TASK BRIEF:
The required output is the line containing "[citizen-science consensus label]" followed by every later line through the end of the data, all reproduced exactly.

### RECORD SET ###

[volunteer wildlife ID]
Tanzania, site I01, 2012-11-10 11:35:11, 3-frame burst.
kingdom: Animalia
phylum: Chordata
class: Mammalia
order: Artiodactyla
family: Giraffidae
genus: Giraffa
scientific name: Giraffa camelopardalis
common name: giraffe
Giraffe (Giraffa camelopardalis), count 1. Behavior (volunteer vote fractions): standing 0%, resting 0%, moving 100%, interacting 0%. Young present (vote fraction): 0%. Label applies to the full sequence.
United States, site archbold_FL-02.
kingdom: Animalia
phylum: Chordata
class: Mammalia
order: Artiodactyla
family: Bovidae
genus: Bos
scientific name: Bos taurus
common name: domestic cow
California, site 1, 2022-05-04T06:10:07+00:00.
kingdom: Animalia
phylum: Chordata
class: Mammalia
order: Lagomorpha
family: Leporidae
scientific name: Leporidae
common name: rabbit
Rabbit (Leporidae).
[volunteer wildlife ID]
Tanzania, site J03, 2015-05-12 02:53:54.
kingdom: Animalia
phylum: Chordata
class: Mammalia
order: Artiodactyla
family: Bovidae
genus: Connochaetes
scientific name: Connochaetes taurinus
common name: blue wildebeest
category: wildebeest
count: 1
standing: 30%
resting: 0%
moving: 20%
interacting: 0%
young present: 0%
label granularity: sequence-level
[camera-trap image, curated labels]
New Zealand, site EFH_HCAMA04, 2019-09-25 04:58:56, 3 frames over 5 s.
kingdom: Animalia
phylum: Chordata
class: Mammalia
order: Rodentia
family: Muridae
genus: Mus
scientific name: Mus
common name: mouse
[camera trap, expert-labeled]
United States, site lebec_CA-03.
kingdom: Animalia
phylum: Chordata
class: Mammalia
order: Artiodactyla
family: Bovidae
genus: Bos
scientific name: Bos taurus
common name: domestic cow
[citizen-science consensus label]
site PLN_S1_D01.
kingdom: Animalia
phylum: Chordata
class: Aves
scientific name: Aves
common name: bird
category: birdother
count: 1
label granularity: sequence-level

###

SOLVED PROBLEM:
[citizen-science consensus label]
site PLN_S1_D01.
kingdom: Animalia
phylum: Chordata
class: Aves
scientific name: Aves
common name: bird
category: birdother
count: 1
label granularity: sequence-level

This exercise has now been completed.